#### Set exercise
Reproduce the entries exactly.

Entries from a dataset
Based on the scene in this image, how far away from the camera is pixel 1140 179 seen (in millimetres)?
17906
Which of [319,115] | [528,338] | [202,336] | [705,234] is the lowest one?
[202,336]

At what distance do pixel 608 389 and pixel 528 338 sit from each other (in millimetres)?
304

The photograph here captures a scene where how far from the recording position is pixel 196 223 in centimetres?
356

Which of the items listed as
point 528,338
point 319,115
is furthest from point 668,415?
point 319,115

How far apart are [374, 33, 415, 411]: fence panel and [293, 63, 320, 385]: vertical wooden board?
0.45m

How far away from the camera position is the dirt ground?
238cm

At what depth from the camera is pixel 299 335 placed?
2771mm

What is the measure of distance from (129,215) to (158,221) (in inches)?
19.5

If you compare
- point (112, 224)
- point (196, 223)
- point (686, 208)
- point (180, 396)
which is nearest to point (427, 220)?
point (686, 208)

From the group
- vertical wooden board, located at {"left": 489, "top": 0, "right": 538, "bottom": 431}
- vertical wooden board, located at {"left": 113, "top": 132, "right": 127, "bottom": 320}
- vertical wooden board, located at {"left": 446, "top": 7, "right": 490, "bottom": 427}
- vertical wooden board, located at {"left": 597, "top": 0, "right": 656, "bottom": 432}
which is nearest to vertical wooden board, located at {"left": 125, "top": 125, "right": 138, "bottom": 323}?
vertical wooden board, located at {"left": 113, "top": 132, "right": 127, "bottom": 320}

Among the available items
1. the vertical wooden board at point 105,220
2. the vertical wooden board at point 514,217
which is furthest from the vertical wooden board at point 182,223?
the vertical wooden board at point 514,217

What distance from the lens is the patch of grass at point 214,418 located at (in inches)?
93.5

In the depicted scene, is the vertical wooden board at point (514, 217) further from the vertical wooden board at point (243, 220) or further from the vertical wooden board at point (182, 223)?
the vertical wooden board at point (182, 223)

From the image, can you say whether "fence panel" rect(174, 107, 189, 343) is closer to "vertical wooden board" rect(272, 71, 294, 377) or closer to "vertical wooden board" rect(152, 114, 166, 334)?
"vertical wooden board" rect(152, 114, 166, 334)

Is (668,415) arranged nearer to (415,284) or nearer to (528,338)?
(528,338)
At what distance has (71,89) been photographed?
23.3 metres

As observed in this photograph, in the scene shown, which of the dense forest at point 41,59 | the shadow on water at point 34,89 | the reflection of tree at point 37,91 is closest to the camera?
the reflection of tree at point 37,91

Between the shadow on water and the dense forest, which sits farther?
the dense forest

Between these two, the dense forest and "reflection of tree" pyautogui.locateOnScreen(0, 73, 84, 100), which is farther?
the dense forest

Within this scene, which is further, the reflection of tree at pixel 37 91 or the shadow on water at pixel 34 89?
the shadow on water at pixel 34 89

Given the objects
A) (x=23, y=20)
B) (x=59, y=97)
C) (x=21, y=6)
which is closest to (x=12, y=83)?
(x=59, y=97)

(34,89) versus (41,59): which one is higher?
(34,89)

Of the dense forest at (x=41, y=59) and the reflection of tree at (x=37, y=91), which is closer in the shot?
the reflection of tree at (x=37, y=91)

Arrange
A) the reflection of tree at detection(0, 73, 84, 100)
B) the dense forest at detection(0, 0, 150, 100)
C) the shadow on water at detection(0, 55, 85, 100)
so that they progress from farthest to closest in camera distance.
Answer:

#### Correct result
Based on the scene in this image, how far away from the camera is pixel 1140 179 seen (in millimetres)?
17906
Which of [319,115] | [528,338] | [202,336] | [705,234] is the lowest one?
[202,336]

At what distance do pixel 608 389 and pixel 528 338 sit from each other (in millimetres)?
304

The photograph here captures a scene where how far from the recording position is pixel 196 223 in centimetres?
356

Which of the items listed as
point 528,338
point 319,115
is furthest from point 668,415?
point 319,115

How far apart are [374, 33, 415, 411]: fence panel and [293, 63, 320, 385]: vertical wooden board?
0.45m

How far away from the camera position is the dirt ground?
238cm

At what depth from the camera is pixel 299 335 placed?
2771mm

What is the measure of distance from (129,215) to (158,221) (in inches)?
19.5

If you compare
- point (112, 224)
- point (196, 223)
- point (686, 208)
- point (180, 396)
which is nearest to point (427, 220)?
point (686, 208)

From the group
- vertical wooden board, located at {"left": 489, "top": 0, "right": 538, "bottom": 431}
- vertical wooden board, located at {"left": 113, "top": 132, "right": 127, "bottom": 320}
- vertical wooden board, located at {"left": 446, "top": 7, "right": 490, "bottom": 427}
- vertical wooden board, located at {"left": 597, "top": 0, "right": 656, "bottom": 432}
which is nearest to vertical wooden board, located at {"left": 125, "top": 125, "right": 138, "bottom": 323}?
vertical wooden board, located at {"left": 113, "top": 132, "right": 127, "bottom": 320}

Among the available items
1. the vertical wooden board at point 105,220
2. the vertical wooden board at point 514,217
which is furthest from the vertical wooden board at point 182,223?
the vertical wooden board at point 514,217

What distance from the lens is the patch of grass at point 214,418 located at (in inches)?
93.5

In the depicted scene, is the vertical wooden board at point (514, 217) further from the vertical wooden board at point (243, 220) or further from the vertical wooden board at point (182, 223)?
the vertical wooden board at point (182, 223)

From the image, can you say whether "fence panel" rect(174, 107, 189, 343) is closer to "vertical wooden board" rect(272, 71, 294, 377) or closer to "vertical wooden board" rect(152, 114, 166, 334)?
"vertical wooden board" rect(152, 114, 166, 334)

Is (668,415) arranged nearer to (415,284) or nearer to (528,338)?
(528,338)
At what distance has (71,89) been photographed?
23.3 metres

As observed in this photograph, in the scene shown, which of the dense forest at point 41,59 | the shadow on water at point 34,89 | the reflection of tree at point 37,91 is closest to the camera?
the reflection of tree at point 37,91

Between the shadow on water and the dense forest, which sits farther?
the dense forest

Between these two, the dense forest and "reflection of tree" pyautogui.locateOnScreen(0, 73, 84, 100), which is farther?
the dense forest

Within this scene, which is further, the reflection of tree at pixel 37 91 or the shadow on water at pixel 34 89?
the shadow on water at pixel 34 89

Given the objects
A) (x=23, y=20)
B) (x=59, y=97)
C) (x=21, y=6)
which is closest to (x=12, y=83)?
(x=59, y=97)

(34,89) versus (41,59): which one is higher?
(34,89)

Of the dense forest at (x=41, y=59) and the reflection of tree at (x=37, y=91), which is closer in the shot?
the reflection of tree at (x=37, y=91)

Arrange
A) the reflection of tree at detection(0, 73, 84, 100)
B) the dense forest at detection(0, 0, 150, 100)
C) the shadow on water at detection(0, 55, 85, 100)
so that they progress from farthest to closest in camera distance.
Answer:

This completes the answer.